My sleep schedule is fucked. I am still very much on European time. I slept on and off all afternoon, which I know was a mistake, but my body needed it. The result is that I’m now wide awake in the 2 o’clock hour.
My body is such a fucking mess. I feel broken. The fluid in my abdomen is painful and heavy, making it difficult to take deep breaths. My feet and legs are still swollen, though less so, thank goodness. I keep feeling panicky and like I can’t breathe. I just took a Xanax, which should help. I’ve been popping them like candy the past couple of days.
I’m trying to show myself a lot of grace this weekend. I deserve the time and space to rest and recover. I forced my body to its breaking point for the trip. I don’t regret it, but I have to be patient with it now. This is the cost.
I worry this was my last big trip. I don’t think I could handle another, unless something changes. I really, really need a treatment to work for me and give me some of my control back.

[Saved entries]

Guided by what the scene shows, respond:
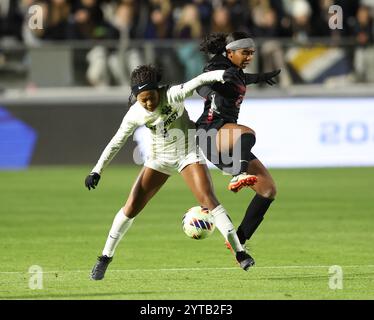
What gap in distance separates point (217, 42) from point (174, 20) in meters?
13.5

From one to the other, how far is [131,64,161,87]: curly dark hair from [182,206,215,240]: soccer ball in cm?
141

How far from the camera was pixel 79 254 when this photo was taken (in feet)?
43.3

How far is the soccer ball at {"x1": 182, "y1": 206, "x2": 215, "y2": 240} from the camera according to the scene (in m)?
10.9

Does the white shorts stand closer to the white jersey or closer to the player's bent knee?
the white jersey

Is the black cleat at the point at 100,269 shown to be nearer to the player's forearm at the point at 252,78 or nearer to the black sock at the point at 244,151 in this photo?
the black sock at the point at 244,151

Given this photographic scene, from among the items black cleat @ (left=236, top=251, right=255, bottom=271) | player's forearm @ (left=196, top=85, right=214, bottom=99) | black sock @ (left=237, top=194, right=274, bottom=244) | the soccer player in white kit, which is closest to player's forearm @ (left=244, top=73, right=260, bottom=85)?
player's forearm @ (left=196, top=85, right=214, bottom=99)

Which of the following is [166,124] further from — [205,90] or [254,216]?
[254,216]

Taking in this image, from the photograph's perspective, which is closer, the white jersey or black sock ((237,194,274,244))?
the white jersey

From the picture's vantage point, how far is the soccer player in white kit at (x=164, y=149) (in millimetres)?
10500

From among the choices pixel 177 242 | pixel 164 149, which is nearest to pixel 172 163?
pixel 164 149

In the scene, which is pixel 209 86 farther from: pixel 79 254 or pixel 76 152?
pixel 76 152

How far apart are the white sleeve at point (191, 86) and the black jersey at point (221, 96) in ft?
2.22

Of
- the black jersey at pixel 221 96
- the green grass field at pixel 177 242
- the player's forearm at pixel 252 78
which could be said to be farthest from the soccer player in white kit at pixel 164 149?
the player's forearm at pixel 252 78
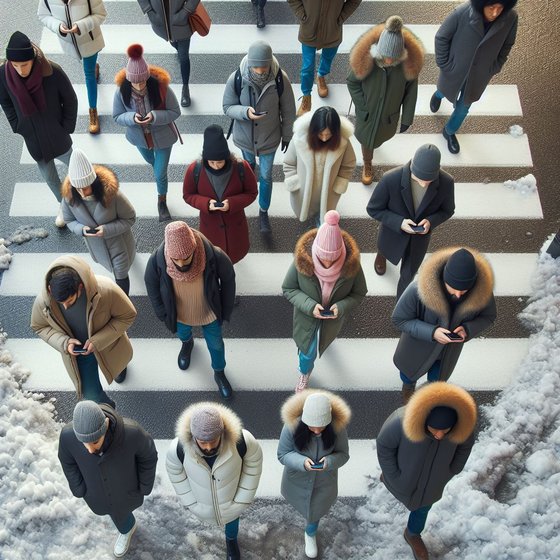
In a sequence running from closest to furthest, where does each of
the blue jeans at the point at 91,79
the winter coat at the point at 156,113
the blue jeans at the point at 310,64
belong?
the winter coat at the point at 156,113 < the blue jeans at the point at 91,79 < the blue jeans at the point at 310,64

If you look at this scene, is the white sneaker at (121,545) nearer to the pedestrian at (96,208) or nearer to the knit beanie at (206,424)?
the knit beanie at (206,424)

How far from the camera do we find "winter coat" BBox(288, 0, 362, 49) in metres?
8.75

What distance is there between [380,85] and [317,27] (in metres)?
1.60

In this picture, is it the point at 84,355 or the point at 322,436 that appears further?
the point at 84,355

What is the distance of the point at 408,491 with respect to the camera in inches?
229

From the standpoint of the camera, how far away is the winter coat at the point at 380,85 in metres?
7.59

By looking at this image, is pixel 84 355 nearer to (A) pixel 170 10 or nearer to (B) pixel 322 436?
(B) pixel 322 436

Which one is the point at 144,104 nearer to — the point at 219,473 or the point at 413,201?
the point at 413,201

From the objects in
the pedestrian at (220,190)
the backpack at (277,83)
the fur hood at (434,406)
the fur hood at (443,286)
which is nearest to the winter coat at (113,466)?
the fur hood at (434,406)

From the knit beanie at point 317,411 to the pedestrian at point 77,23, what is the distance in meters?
5.24

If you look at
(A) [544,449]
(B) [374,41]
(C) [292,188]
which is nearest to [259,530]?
(A) [544,449]

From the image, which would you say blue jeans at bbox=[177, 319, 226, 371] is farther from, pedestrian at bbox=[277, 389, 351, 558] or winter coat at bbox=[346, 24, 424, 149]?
winter coat at bbox=[346, 24, 424, 149]

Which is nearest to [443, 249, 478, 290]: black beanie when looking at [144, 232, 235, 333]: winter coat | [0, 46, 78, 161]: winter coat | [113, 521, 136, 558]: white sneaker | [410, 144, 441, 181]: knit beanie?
[410, 144, 441, 181]: knit beanie

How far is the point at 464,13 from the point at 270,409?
439 cm
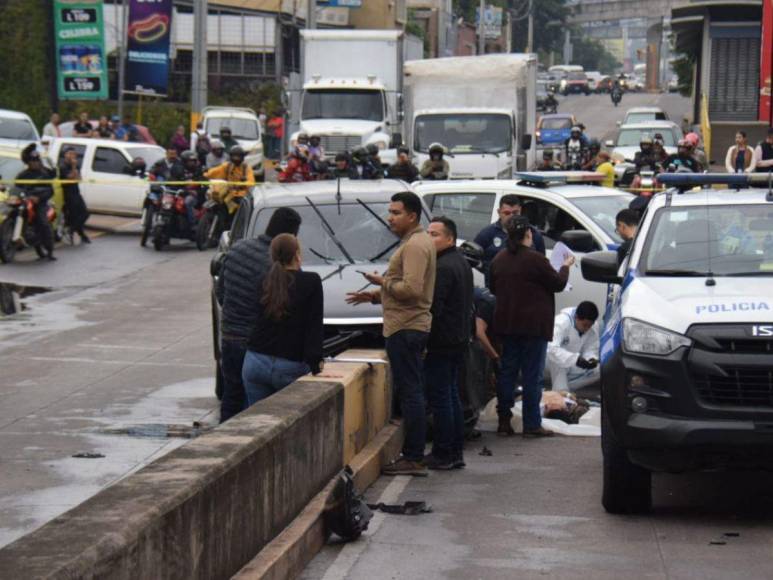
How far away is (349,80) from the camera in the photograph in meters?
39.3

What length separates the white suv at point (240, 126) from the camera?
43500 mm

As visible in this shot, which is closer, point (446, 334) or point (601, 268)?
point (601, 268)

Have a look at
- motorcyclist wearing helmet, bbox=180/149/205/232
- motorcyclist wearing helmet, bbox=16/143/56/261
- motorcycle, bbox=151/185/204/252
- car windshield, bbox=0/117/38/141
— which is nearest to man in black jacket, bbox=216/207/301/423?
motorcyclist wearing helmet, bbox=16/143/56/261

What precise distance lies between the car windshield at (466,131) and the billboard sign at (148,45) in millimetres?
10542

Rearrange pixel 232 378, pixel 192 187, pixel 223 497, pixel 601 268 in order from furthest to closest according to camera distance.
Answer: pixel 192 187 → pixel 232 378 → pixel 601 268 → pixel 223 497

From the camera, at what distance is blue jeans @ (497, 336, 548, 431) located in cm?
1242

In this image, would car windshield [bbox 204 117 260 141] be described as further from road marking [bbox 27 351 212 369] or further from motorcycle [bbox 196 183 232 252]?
road marking [bbox 27 351 212 369]

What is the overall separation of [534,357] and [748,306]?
368cm

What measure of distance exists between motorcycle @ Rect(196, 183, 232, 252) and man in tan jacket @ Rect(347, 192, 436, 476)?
56.7ft

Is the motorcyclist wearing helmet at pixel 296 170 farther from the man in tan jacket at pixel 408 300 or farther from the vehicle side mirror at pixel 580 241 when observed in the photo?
the man in tan jacket at pixel 408 300

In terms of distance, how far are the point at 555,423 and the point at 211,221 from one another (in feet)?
51.4

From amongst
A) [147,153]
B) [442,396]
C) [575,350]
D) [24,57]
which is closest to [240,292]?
[442,396]

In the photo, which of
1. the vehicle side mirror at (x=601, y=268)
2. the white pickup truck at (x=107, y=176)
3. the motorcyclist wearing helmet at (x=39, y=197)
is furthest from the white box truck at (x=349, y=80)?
the vehicle side mirror at (x=601, y=268)

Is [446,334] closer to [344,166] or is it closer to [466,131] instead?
[344,166]
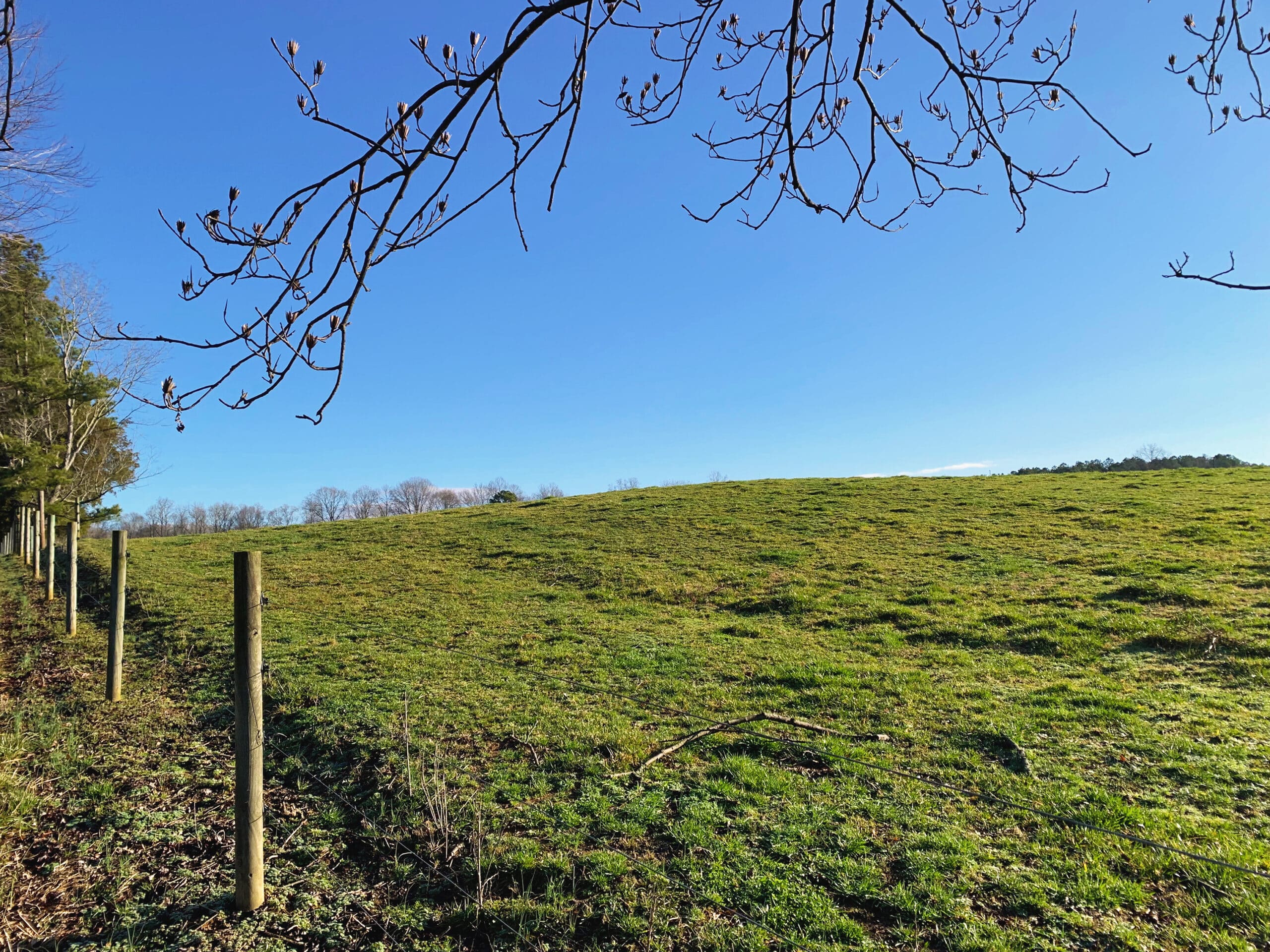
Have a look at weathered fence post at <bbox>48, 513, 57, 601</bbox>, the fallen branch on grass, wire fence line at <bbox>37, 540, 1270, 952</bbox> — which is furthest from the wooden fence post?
the fallen branch on grass

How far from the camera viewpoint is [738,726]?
6168mm

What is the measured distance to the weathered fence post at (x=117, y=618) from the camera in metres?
7.15

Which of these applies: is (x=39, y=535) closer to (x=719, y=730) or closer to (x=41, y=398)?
(x=41, y=398)

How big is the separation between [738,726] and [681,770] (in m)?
1.15

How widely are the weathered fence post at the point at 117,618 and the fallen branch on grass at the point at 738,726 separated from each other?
20.9ft

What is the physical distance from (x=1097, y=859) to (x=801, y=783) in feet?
6.18

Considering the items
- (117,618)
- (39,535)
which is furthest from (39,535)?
(117,618)

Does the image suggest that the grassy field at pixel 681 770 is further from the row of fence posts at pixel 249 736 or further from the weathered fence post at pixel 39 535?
the weathered fence post at pixel 39 535

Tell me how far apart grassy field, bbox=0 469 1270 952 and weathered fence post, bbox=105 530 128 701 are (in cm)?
31

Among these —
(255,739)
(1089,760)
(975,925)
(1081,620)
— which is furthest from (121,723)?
(1081,620)

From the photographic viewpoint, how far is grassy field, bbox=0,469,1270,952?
3.37m

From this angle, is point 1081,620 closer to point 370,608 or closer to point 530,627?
point 530,627

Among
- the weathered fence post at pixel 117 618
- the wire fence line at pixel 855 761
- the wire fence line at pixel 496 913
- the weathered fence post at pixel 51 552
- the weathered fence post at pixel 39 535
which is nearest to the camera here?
the wire fence line at pixel 496 913

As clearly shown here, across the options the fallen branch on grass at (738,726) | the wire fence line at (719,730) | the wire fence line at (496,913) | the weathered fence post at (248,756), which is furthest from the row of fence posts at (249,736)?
the fallen branch on grass at (738,726)
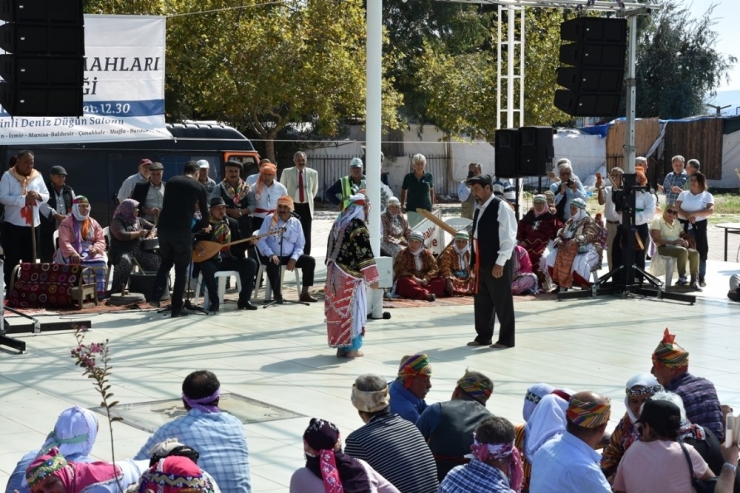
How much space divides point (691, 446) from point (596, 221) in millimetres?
11263

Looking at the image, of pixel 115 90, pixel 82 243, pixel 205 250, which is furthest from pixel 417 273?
pixel 115 90

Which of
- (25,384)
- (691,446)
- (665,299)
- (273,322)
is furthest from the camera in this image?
(665,299)

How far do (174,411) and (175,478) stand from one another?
5.01 meters

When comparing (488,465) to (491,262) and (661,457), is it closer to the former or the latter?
Result: (661,457)

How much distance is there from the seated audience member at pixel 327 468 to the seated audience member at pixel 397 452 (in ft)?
1.69

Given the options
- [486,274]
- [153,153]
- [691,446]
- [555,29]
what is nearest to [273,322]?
[486,274]

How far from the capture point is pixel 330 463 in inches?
198

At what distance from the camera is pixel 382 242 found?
16.1 metres

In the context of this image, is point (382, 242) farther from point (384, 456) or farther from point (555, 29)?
point (555, 29)

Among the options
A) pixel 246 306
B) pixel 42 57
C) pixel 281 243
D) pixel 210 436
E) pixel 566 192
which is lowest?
pixel 246 306

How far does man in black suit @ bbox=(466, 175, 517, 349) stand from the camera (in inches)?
468

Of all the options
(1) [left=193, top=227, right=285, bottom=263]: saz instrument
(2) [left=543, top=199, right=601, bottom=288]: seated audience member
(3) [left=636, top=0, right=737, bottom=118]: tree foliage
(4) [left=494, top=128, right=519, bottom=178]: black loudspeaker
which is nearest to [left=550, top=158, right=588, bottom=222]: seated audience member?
(2) [left=543, top=199, right=601, bottom=288]: seated audience member

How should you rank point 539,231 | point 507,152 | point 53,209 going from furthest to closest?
point 539,231, point 507,152, point 53,209

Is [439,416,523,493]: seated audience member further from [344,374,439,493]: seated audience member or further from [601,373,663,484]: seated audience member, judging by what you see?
[601,373,663,484]: seated audience member
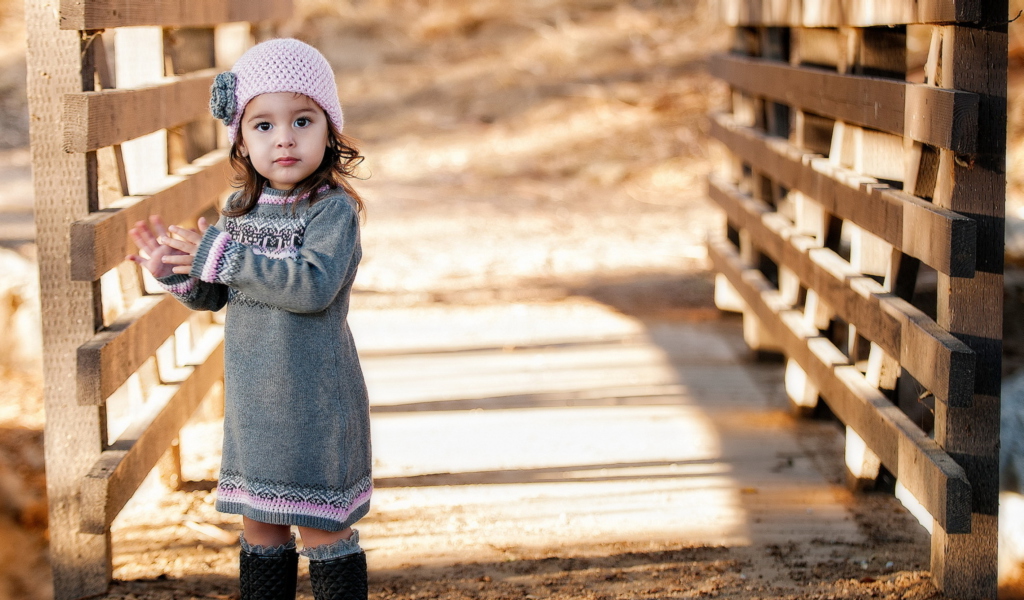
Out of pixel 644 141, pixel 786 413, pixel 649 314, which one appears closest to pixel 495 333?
pixel 649 314

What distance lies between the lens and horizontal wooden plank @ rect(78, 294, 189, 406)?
3094mm

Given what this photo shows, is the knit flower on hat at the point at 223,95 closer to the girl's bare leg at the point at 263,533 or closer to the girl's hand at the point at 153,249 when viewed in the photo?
the girl's hand at the point at 153,249

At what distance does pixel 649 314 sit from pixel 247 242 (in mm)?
4630

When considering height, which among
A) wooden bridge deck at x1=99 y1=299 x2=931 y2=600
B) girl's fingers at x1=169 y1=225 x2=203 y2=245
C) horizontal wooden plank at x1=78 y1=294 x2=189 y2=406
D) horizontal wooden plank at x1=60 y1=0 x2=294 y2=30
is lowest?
wooden bridge deck at x1=99 y1=299 x2=931 y2=600

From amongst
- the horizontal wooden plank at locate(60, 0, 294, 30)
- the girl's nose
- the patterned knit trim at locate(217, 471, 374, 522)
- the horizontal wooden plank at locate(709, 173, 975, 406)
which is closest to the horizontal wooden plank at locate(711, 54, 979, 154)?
the horizontal wooden plank at locate(709, 173, 975, 406)

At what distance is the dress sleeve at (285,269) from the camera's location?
2.57 meters

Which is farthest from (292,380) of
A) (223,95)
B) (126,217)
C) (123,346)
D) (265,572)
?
(126,217)

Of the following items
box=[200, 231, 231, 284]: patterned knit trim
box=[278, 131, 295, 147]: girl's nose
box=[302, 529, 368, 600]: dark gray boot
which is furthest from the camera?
box=[302, 529, 368, 600]: dark gray boot

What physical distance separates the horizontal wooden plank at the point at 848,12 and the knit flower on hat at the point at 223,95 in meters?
1.88

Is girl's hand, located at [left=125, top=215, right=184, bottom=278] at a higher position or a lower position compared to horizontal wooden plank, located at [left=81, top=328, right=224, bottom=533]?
higher

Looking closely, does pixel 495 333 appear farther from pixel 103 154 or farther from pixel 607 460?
pixel 103 154

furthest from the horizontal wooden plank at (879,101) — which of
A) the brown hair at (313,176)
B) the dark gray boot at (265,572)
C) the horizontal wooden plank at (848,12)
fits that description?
the dark gray boot at (265,572)

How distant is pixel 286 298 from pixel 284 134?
396 mm

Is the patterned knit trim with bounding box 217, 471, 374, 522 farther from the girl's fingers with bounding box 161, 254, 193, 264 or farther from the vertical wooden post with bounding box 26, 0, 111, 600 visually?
the vertical wooden post with bounding box 26, 0, 111, 600
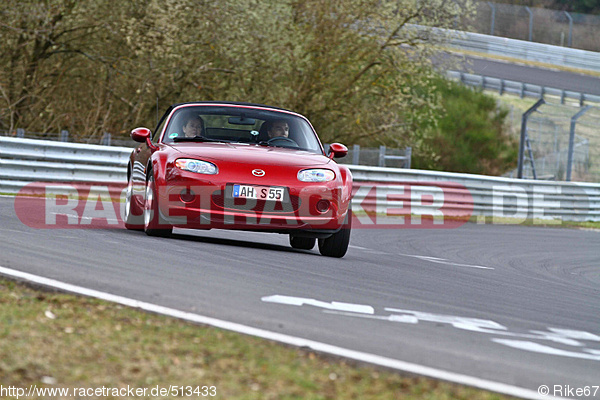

• [Set of tasks]
**1.** List every specific part of the body named in the text about recovering after the trip.
**2.** In the text about recovering after the trip, copy word for word the passage starting at "I worry this" and ending at "my control back.".
**3.** Write the next part of the text about recovering after the trip, picking up after its final sentence.

• [Outputs for the tasks]
**1.** abdomen, feet, legs

**2.**
I worry this was my last big trip. I don’t think I could handle another, unless something changes. I really, really need a treatment to work for me and give me some of my control back.

**3.**
I still haven’t decided what to do about treatment. My three options are:
- Restart Verzenio at a reduced dose.
- Start Kisqali, which is a pill in the same class as V.
- Start Erubilin, which is IV chemo.
I think I’m leaning towards starting Kisqali. I’m not convinced that Verzenio, even at a lower dose, won’t cause the same GI issues as before. At this point, quality of life is the most important thing to me. I don’t want to be sick all the time just to extend my life for a few months. What’s the point in being alive if I’m not enjoying it?
Hopefully writing that out will clear my head and allow for some more rest. I can feel the Xanax kicking in.